"""

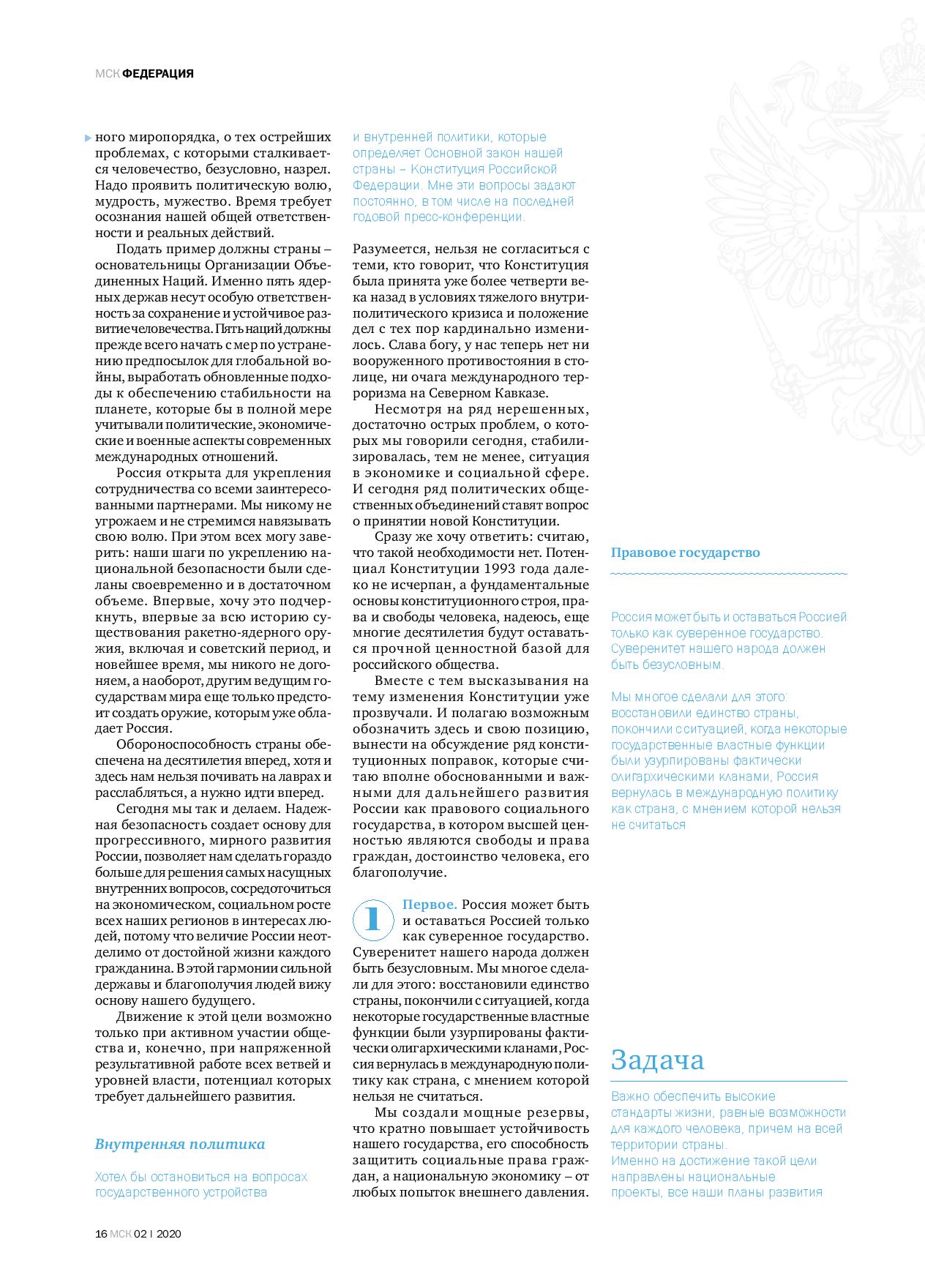 МСК ФЕДЕРАЦИЯ

ного миропорядка, о тех острейших проблемах, с которыми сталкивается человечество, безусловно, назрел. Надо проявить политическую волю, мудрость, мужество. Время требует осознания нашей общей ответственности и реальных действий.

Подать пример должны страны – основательницы Организации Объединенных Наций. Именно пять ядерных держав несут особую ответственность за сохранение и устойчивое развитие человечества. Пять наций должны прежде всего начать с мер по устранению предпосылок для глобальной войны, выработать обновленные подходы к обеспечению стабильности на планете, которые бы в полной мере учитывали политические, экономические и военные аспекты современных международных отношений.

Россия открыта для укрепления сотрудничества со всеми заинтересованными партнерами. Мы никому не угрожаем и не стремимся навязывать свою волю. При этом всех могу заверить: наши шаги по укреплению национальной безопасности были сделаны своевременно и в достаточном объеме. Впервые, хочу это подчеркнуть, впервые за всю историю существования ракетно-ядерного оружия, включая и советский период, и новейшее время, мы никого не догоняем, а наоборот, другим ведущим государствам мира еще только предстоит создать оружие, которым уже обладает Россия.

Обороноспособность страны обеспечена на десятилетия вперед, хотя и здесь нам нельзя почивать на лаврах и расслабляться, а нужно идти вперед.

Сегодня мы так и делаем. Надежная безопасность создает основу для прогрессивного, мирного развития России, позволяет нам сделать гораздо больше для решения самых насущных внутренних вопросов, сосредоточиться на экономическом, социальном росте всех наших регионов в интересах людей, потому что величие России неотделимо от достойной жизни каждого гражданина. В этой гармонии сильной державы и благополучия людей вижу основу нашего будущего.

Движение к этой цели возможно только при активном участии общества и, конечно, при напряженной результативной работе всех ветвей и уровней власти, потенциал которых требует дальнейшего развития.

Внутренняя политика

Хотел бы остановиться на вопросах государственного устройства и внутренней политики, которые определяет Основной закон нашей страны – Конституция Российской Федерации. Мне эти вопросы задают постоянно, в том числе на последней годовой пресс-конференции.

Разумеется, нельзя не согласиться с теми, кто говорит, что Конституция была принята уже более четверти века назад в условиях тяжелого внутриполитического кризиса и положение дел с тех пор кардинально изменилось. Слава богу, у нас теперь нет ни вооруженного противостояния в столице, ни очага международного терроризма на Северном Кавказе.

Несмотря на ряд нерешенных, достаточно острых проблем, о которых мы говорили сегодня, стабилизировалась, тем не менее, ситуация в экономике и социальной сфере. И сегодня ряд политических общественных объединений ставят вопрос о принятии новой Конституции.

Сразу же хочу ответить: считаю, что такой необходимости нет. Потенциал Конституции 1993 года далеко не исчерпан, а фундаментальные основы конституционного строя, права и свободы человека, надеюсь, еще многие десятилетия будут оставаться прочной ценностной базой для российского общества.

Вместе с тем высказывания на тему изменения Конституции уже прозвучали. И полагаю возможным обозначить здесь и свою позицию, вынести на обсуждение ряд конституционных поправок, которые считаю вполне обоснованными и важными для дальнейшего развития России как правового социального государства, в котором высшей ценностью являются свободы и права граждан, достоинство человека, его благополучие.

1 Первое. Россия может быть и оставаться Россией только как суверенное государство. Суверенитет нашего народа должен быть безусловным. Мы многое сделали для этого: восстановили единство страны, покончили с ситуацией, когда некоторые государственные властные функции были узурпированы фактически олигархическими кланами, Россия вернулась в международную политику как страна, с мнением которой нельзя не считаться.

Мы создали мощные резервы, что кратно повышает устойчивость нашего государства, его способность защитить социальные права граждан, а национальную экономику – от любых попыток внешнего давления.

Правовое государство

Россия может быть и оставаться Россией только как суверенное государство. Суверенитет нашего народа должен быть безусловным.

Мы многое сделали для этого: восстановили единство страны, покончили с ситуацией, когда некоторые государственные властные функции были узурпированы фактически олигархическими кланами, Россия вернулась в международную политику как страна, с мнением которой нельзя не считаться

Задача

Важно обеспечить высокие стандарты жизни, равные возможности для каждого человека, причем на всей территории страны.
Именно на достижение такой цели направлены национальные проекты, все наши планы развития

16 МСК 02 | 2020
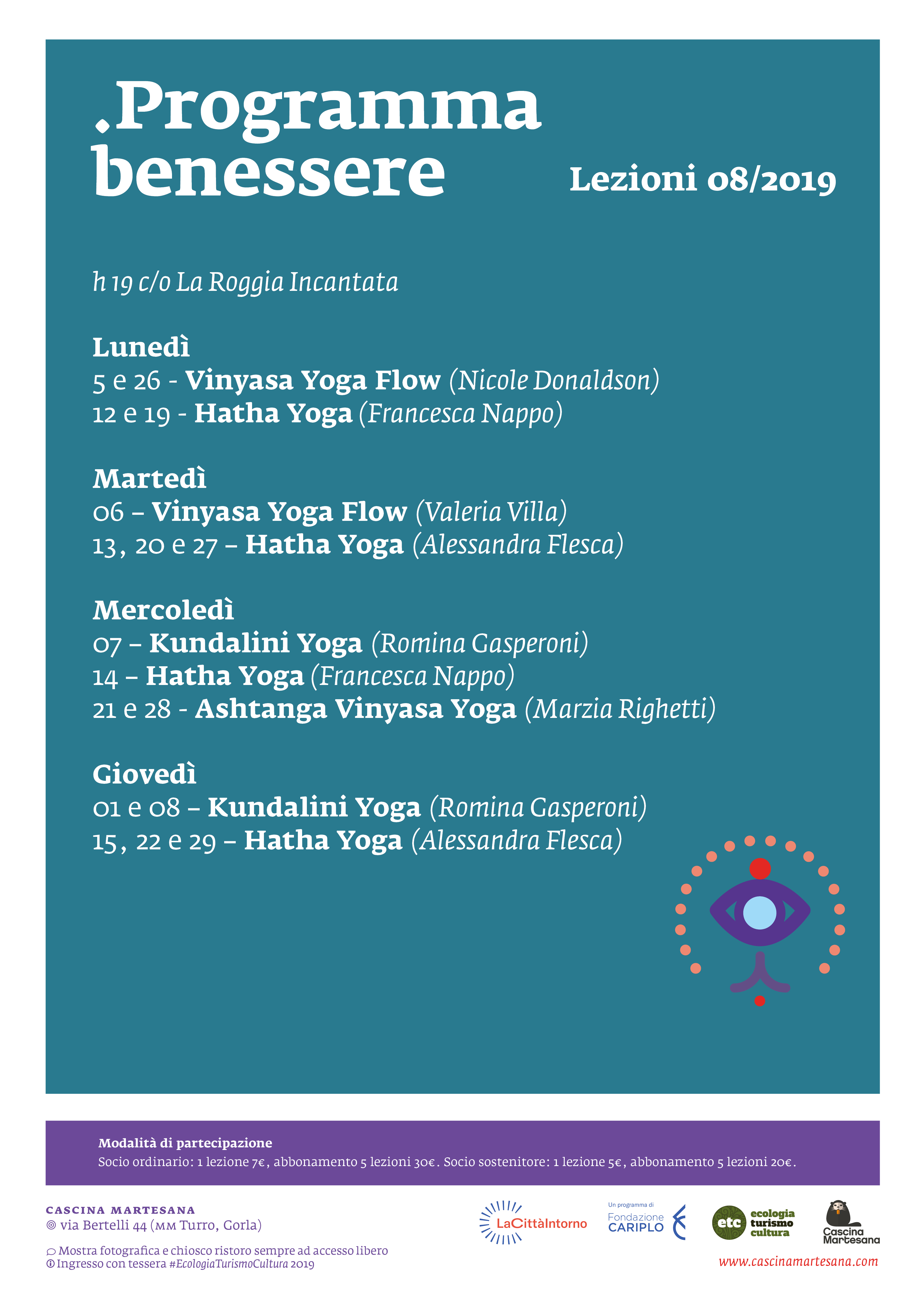 .Programma benessere

Lezioni 08/2019

h 19 c/o La Roggia Incantata

Lunedì
5 e 26 - Vinyasa Yoga Flow (Nicole Donaldson)
12 e 19 - Hatha Yoga (Francesca Nappo)

Martedì
06 – Vinyasa Yoga Flow (Valeria Villa)
13, 20 e 27 – Hatha Yoga (Alessandra Flesca)

Mercoledì
07 – Kundalini Yoga (Romina Gasperoni)
14 – Hatha Yoga (Francesca Nappo)
21 e 28 - Ashtanga Vinyasa Yoga (Marzia Righetti)

Giovedì
01 e 08 – Kundalini Yoga (Romina Gasperoni)
15, 22 e 29 – Hatha Yoga (Alessandra Flesca)

Modalità di partecipazione
Socio ordinario: 1 lezione 7€, abbonamento 5 lezioni 30€. Socio sostenitore: 1 lezione 5€, abbonamento 5 lezioni 20€.

CASCINA MARTESANA
via Bertelli 44 (MM Turro, Gorla)

Mostra fotografica e chiosco ristoro sempre ad accesso libero
Ingresso con tessera #EcologiaTurismoCultura 2019

LaCittàIntorno

Un programma di Fondazione CARIPLO

etc ecologia turismo cultura

Cascina Martesana

www.cascinamartesana.com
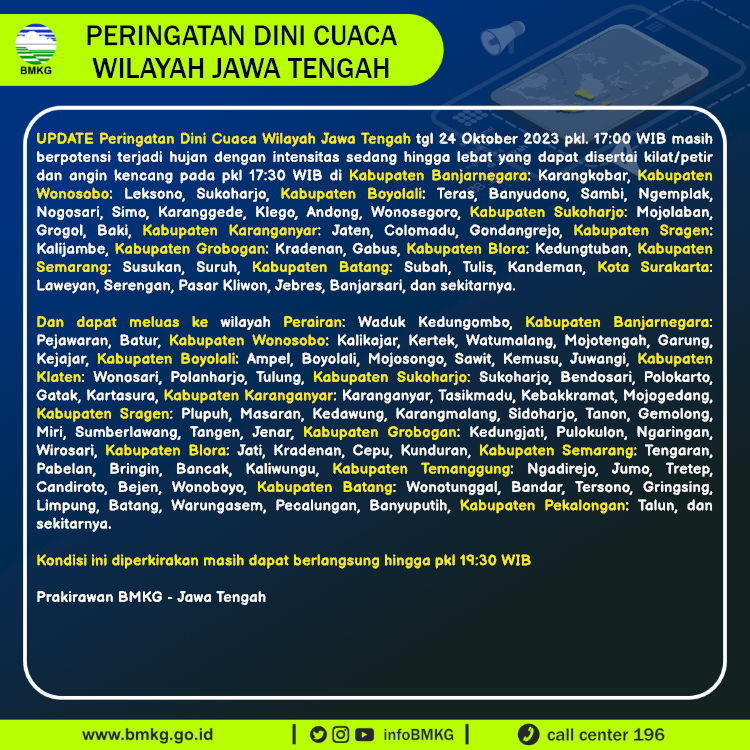 BMKG

PERINGATAN DINI CUACA WILAYAH JAWA TENGAH

UPDATE Peringatan Dini Cuaca Wilayah Jawa Tengah tgl 24 Oktober 2023 pkl. 17:00 WIB masih berpotensi terjadi hujan dengan intensitas sedang hingga lebat yang dapat disertai kilat/petir dan angin kencang pada pkl 17:30 WIB di Kabupaten Banjarnegara: Karangkobar, Kabupaten Wonosobo: Leksono, Sukoharjo, Kabupaten Boyolali: Teras, Banyudono, Sambi, Ngemplak, Nogosari, Simo, Karanggede, Klego, Andong, Wonosegoro, Kabupaten Sukoharjo: Mojolaban, Grogol, Baki, Kabupaten Karanganyar: Jaten, Colomadu, Gondangrejo, Kabupaten Sragen: Kalijambe, Kabupaten Grobogan: Kradenan, Gabus, Kabupaten Blora: Kedungtuban, Kabupaten Semarang: Susukan, Suruh, Kabupaten Batang: Subah, Tulis, Kandeman, Kota Surakarta: Laweyan, Serengan, Pasar Kliwon, Jebres, Banjarsari, dan sekitarnya.

Dan dapat meluas ke wilayah Perairan: Waduk Kedungombo, Kabupaten Banjarnegara: Pejawaran, Batur, Kabupaten Wonosobo: Kalikajar, Kertek, Watumalang, Mojotengah, Garung, Kejajar, Kabupaten Boyolali: Ampel, Boyolali, Mojosongo, Sawit, Kemusu, Juwangi, Kabupaten Klaten: Wonosari, Polanharjo, Tulung, Kabupaten Sukoharjo: Sukoharjo, Bendosari, Polokarto, Gatak, Kartasura, Kabupaten Karanganyar: Karanganyar, Tasikmadu, Kebakkramat, Mojogedang, Kabupaten Sragen: Plupuh, Masaran, Kedawung, Karangmalang, Sidoharjo, Tanon, Gemolong, Miri, Sumberlawang, Tangen, Jenar, Kabupaten Grobogan: Kedungjati, Pulokulon, Ngaringan, Wirosari, Kabupaten Blora: Jati, Kradenan, Cepu, Kunduran, Kabupaten Semarang: Tengaran, Pabelan, Bringin, Bancak, Kaliwungu, Kabupaten Temanggung: Ngadirejo, Jumo, Tretep, Candiroto, Bejen, Wonoboyo, Kabupaten Batang: Wonotunggal, Bandar, Tersono, Gringsing, Limpung, Batang, Warungasem, Pecalungan, Banyuputih, Kabupaten Pekalongan: Talun, dan sekitarnya.

Kondisi ini diperkirakan masih dapat berlangsung hingga pkl 19:30 WIB

Prakirawan BMKG - Jawa Tengah

www.bmkg.go.id | infoBMKG | call center 196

"""

Going line by line through the listing above, count those that contain "свободы" and give only the result.

2